The code applied the Smooth Inverse Frequency (SIF) implementation described in the paper A Simple but Tough-To-Beat Baseline for Sentence Embeddings.

This code depends on fse, nltk, and gensim to run. Details of how to download and install them will be on the links above.

Imports

# data preparation
from fse import SplitIndexedList

# for sentence embedding model training
from fse.models.average import FAST_VERSION, MAX_WORDS_IN_BATCH

# for Arabic sentence tokenisation
from nltk import sent_tokenize

# for loading word embeddings
from gensim.models import Word2Vec

# for sentence embedding with Smooth Inverse Frequency (SIF)
from fse.models import SIF

# for fun with scatter plots of similar lyrics
import matplotlib.pyplot as plt

import pandas as pd, numpy as np
from sklearn.decomposition import PCA

Loading dataset (i.e. song lyrics file)

# I have earlier extracted only the lyrics from the file
textfile = "/home/ignatius/Desktop/new_projects/Mo/sample_lyrics_only.csv"
def read_input(input_file):
    with open(input_file,'r',encoding='utf8') as f:
        for i, line in enumerate(f):
            if sent_tokenize(line):
                yield sent_tokenize(line)
sentences = []
for sents in read_input(textfile):
    sentences.extend(sents)
s = SplitIndexedList(sentences)

Viewing file size and top lines

top = 3 #modify this value to see more or less...
print(len(s))
for i, sent in enumerate(s):
    if (i<top): print(sent)
    else: break
131
(['من', 'يوم', 'ماجيت', 'على', 'قلبى', 'ناديت', 'بهوالك', 'حسيت', 'فرحة', 'عينى'], 0)
(['دا', 'انا', 'روحى', 'معاك', 'قلبى', 'بيهواك', 'وبعيش', 'وياك', 'كل', 'سنينى'], 1)
(['والله', 'واحلوت', 'الايام', 'لما', 'حسيت', 'معاك', 'بغرام'], 2)

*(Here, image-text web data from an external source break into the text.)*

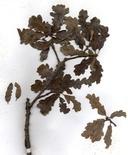 Quercus Xjolonensis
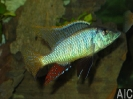 Licnochromis acuticeps breed (M)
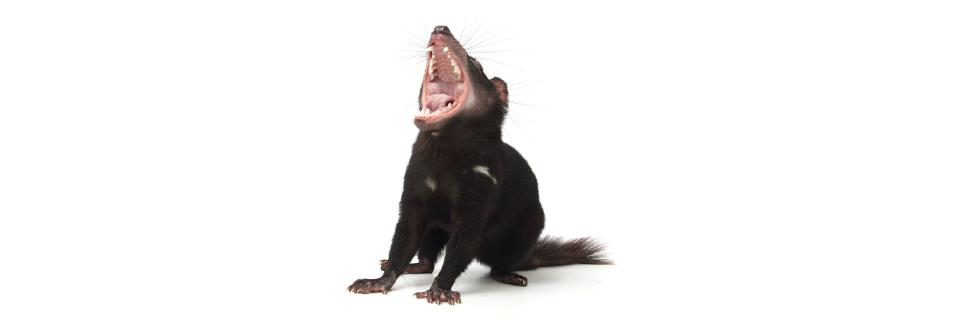 Tasmanian Devil PNG HD - 125701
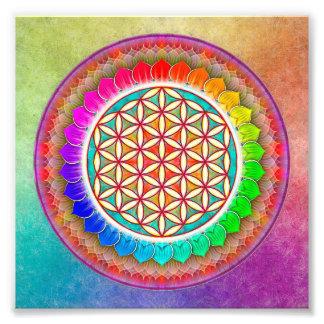 Blume des Lebens - Regenbogenlotos Fotodrucke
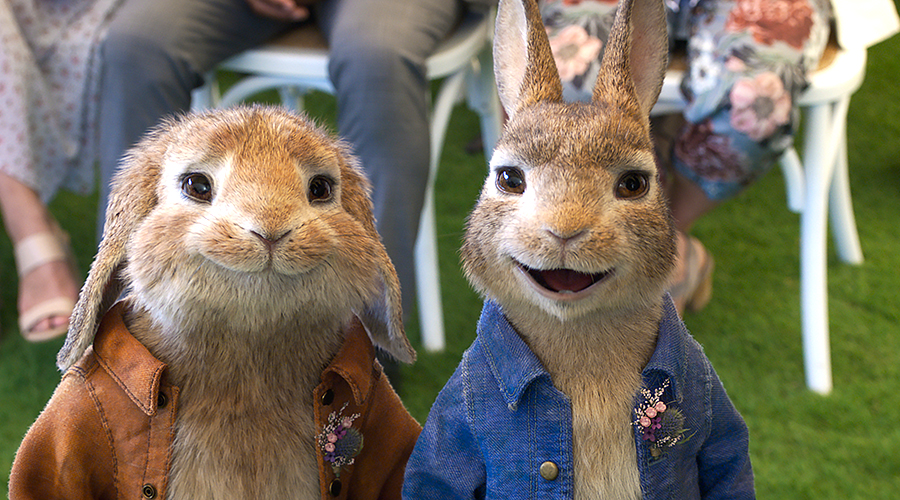 Peter Rabbit 2 Movie Review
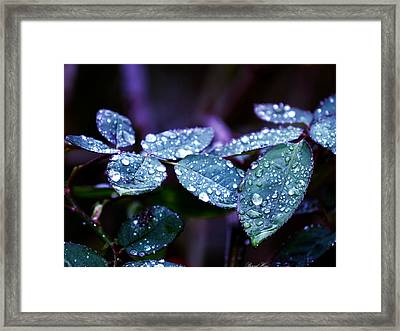 Pearls Of Nature Framed Print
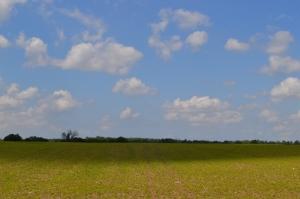 Half sun-Half Shadow field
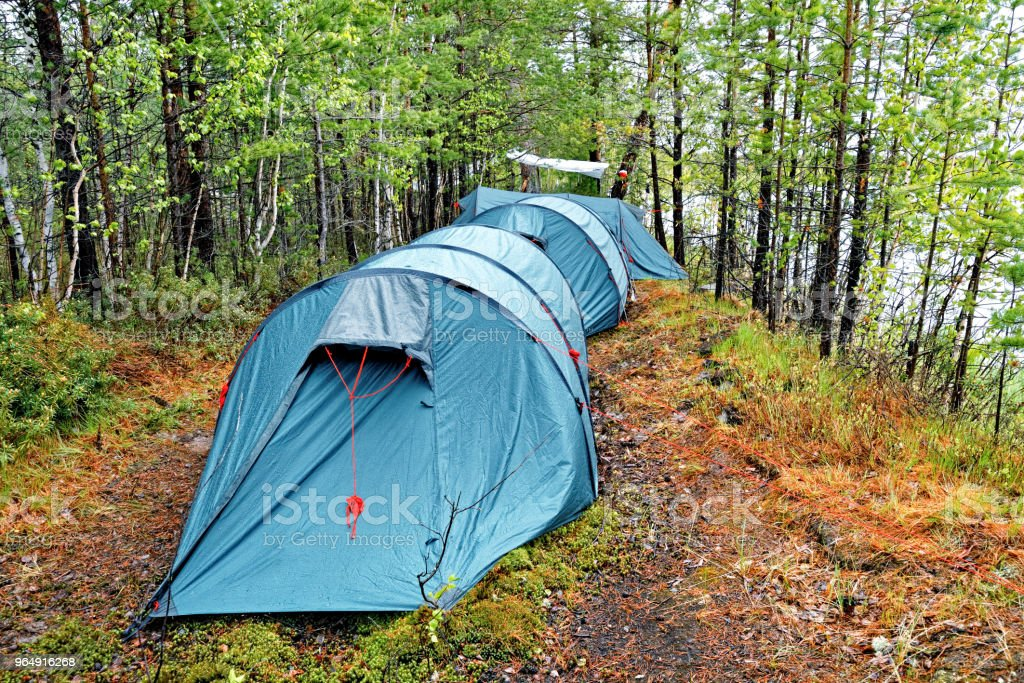 Several large tents in the taiga on the shore of the reservoir royalty-free stock photo
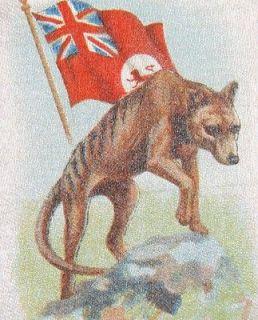 Vintage tobacco cigarette silk   animals with flags #22 Tasmanian wolf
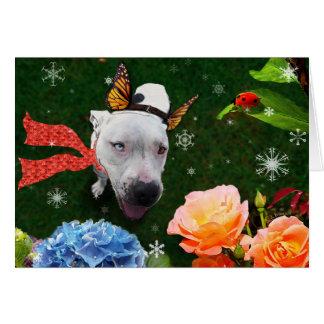 Mitzy le Mariposa, carte de voeux de vacances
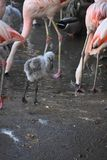 Beautiful carribean flamingos around an water whole royalty free stock images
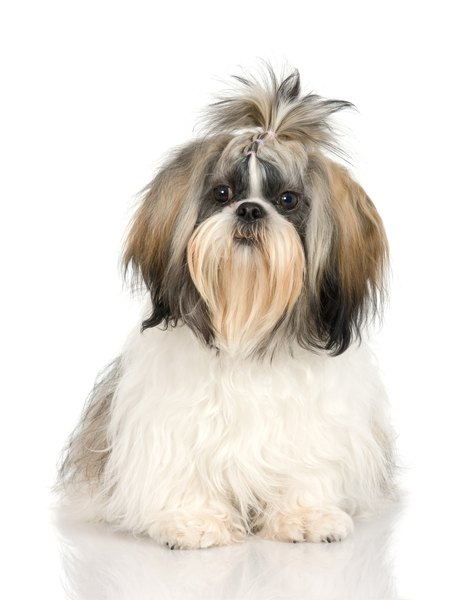 At What Age Do Shih Tzus Stop Growing Dog Care Daily Puppy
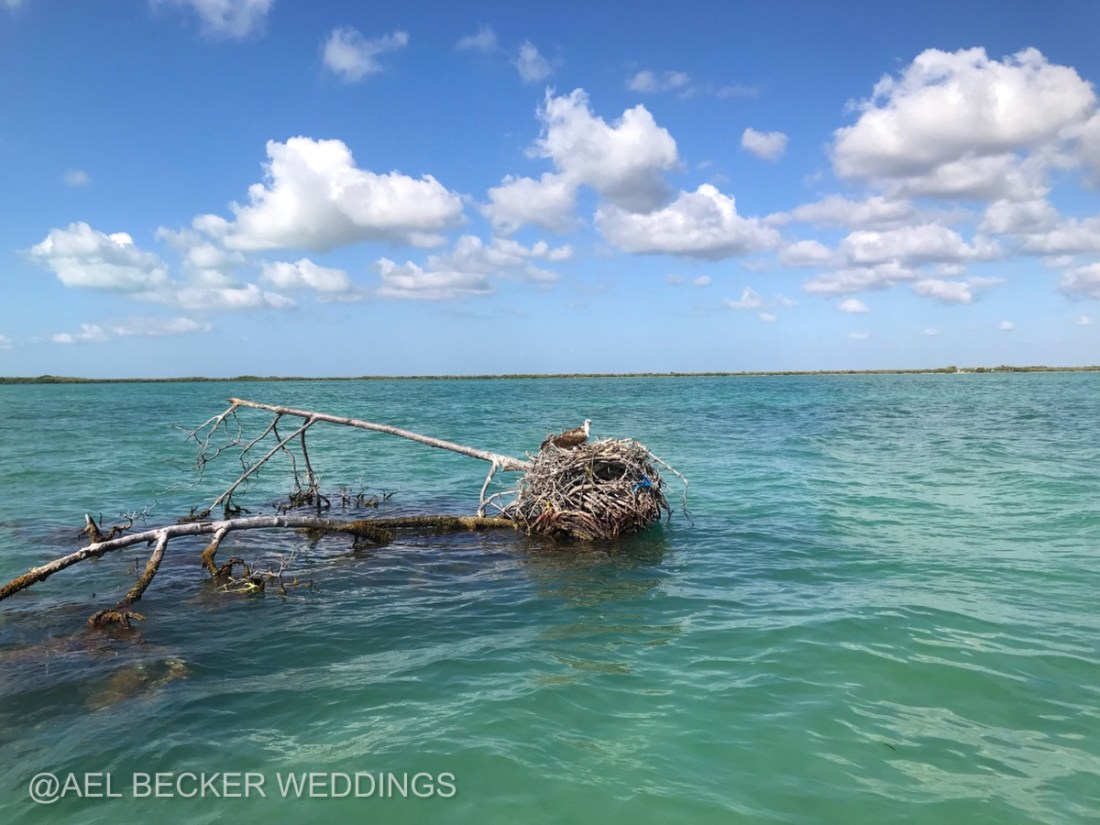 Eagle's nest in Sian Ka'an Natural Protected Area. Mexico Ael Becker Weddings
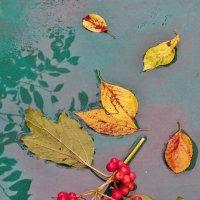 Осень приходит тихо . :: Святец Вячеслав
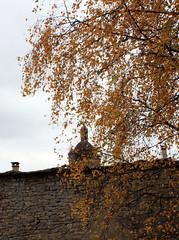 église d'Orgelet à travers le feuillage d'automne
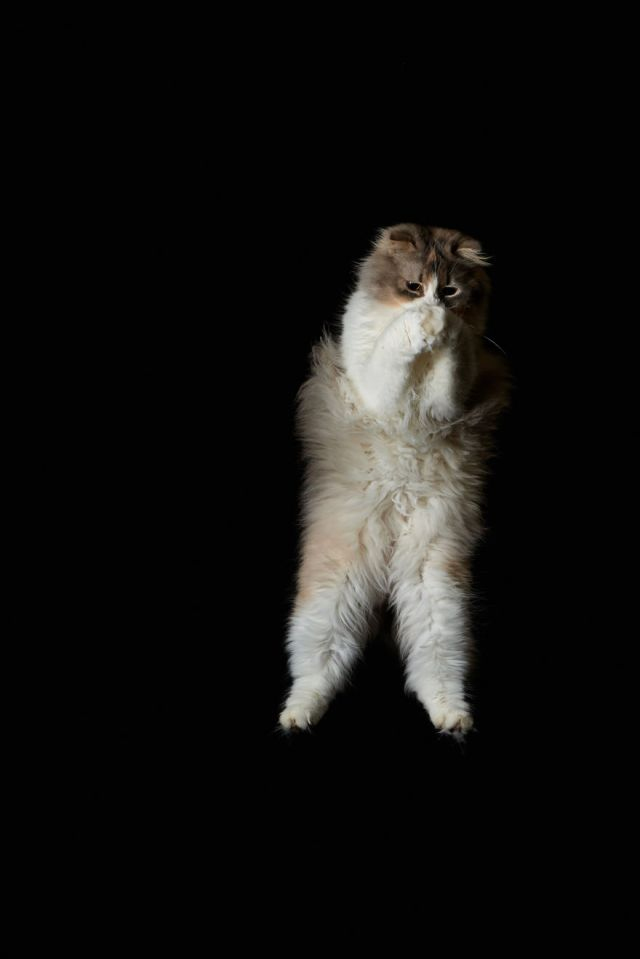 Jumping Cat 16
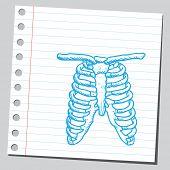 Ribcage sketch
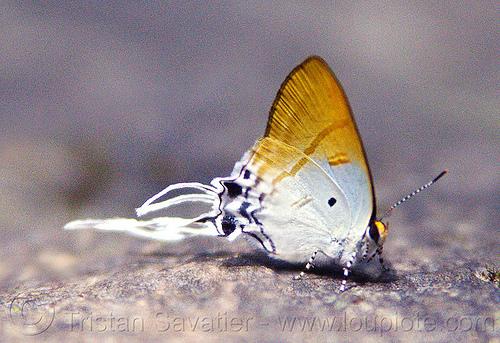 fluffy tit butterfly - zeltus amasa maximinianus (borneo), butterfly, close-up, fluffy tit, gunung mulu national park, insect, macro, wildlife, zeltus amasa maximinianus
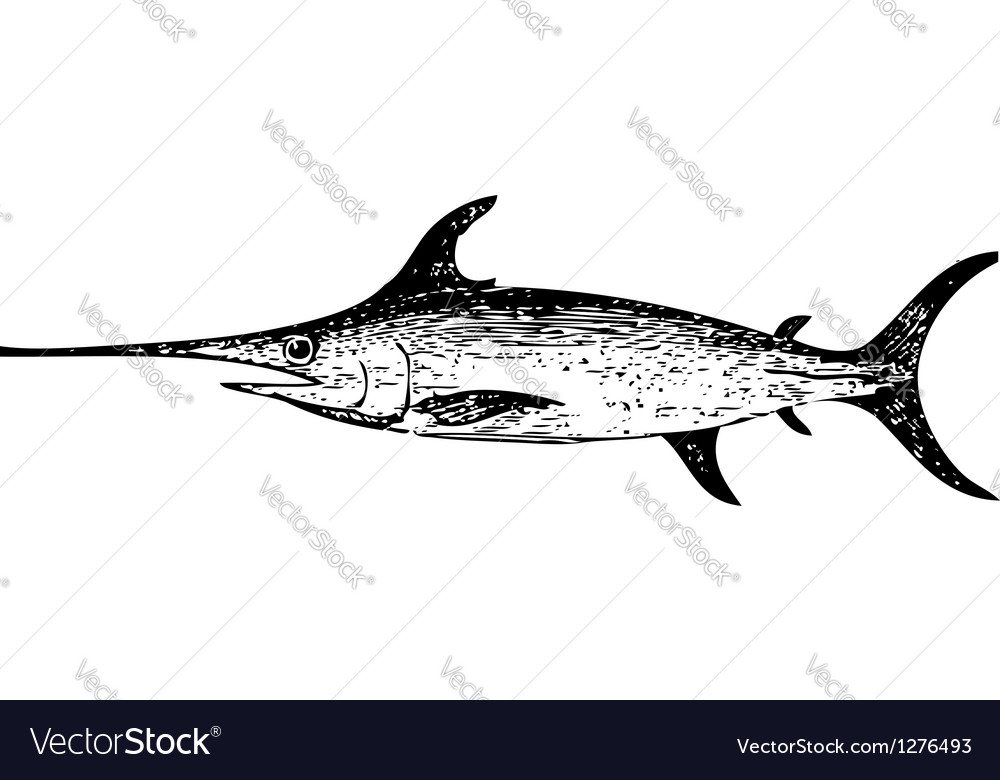 Old engraving of a swordfish vector | Price: 1 Credit (USD $1)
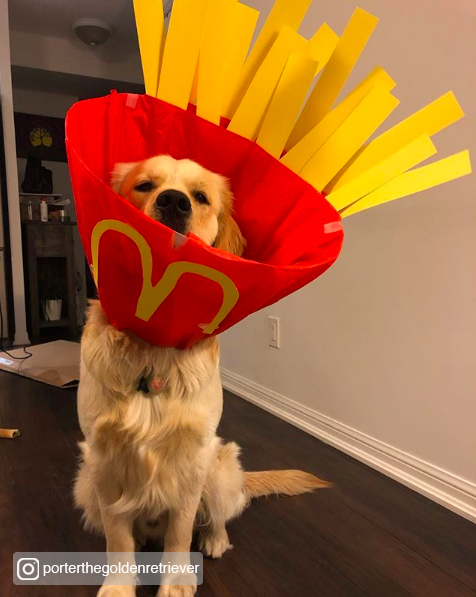 15 Adorable and Easy Dog Halloween Costumes
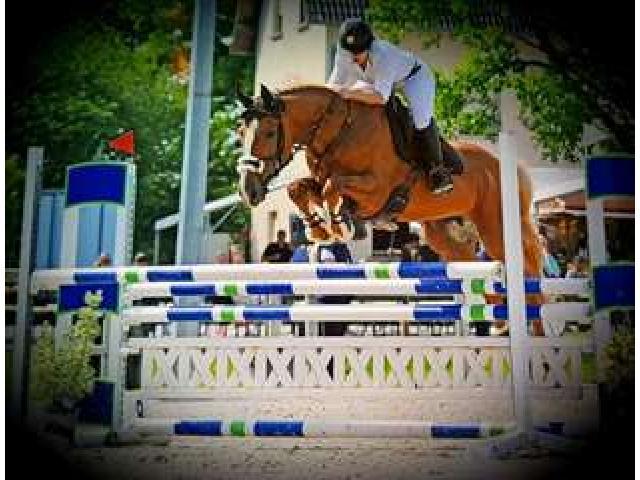 A donner Cheval de sport allemand 11 ans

Loading AraVec pre-trained embedding

# I downloaded and extracted it before this...
print("Be patient...this might take a while...", end="")
model_path = "/home/ignatius/Desktop/new_projects/Mo/AraSIF-master/models/full_grams_sg_300_wiki.mdl"
model = Word2Vec.load(model_path)
print("Model successfully loaded!")
Be patient...this might take a while...Model successfully loaded!

Training sentence embedding

# Just to confirm that MAX_WORDS_IN_BATCH=1000; FAST_VERSION=1.
# Recommended values
print(f"MAX_WORDS_IN_BATCH = {MAX_WORDS_IN_BATCH}\nFAST_VERSION = {FAST_VERSION}")
MAX_WORDS_IN_BATCH = 10000
FAST_VERSION = 1

Actual Training...

I think (please don't quote me :D) the returned tuple is the number of sentences (or lyric lines) and vocabulary of the lyric dataset i.e. number of the unique words that appeared in the dataset.

sent_model = SIF(model, workers=2)
sent_model.train(s)
(131, 486)

Querying the sentence embedding

Some of the fun things you can do with the trained sentence embedding model.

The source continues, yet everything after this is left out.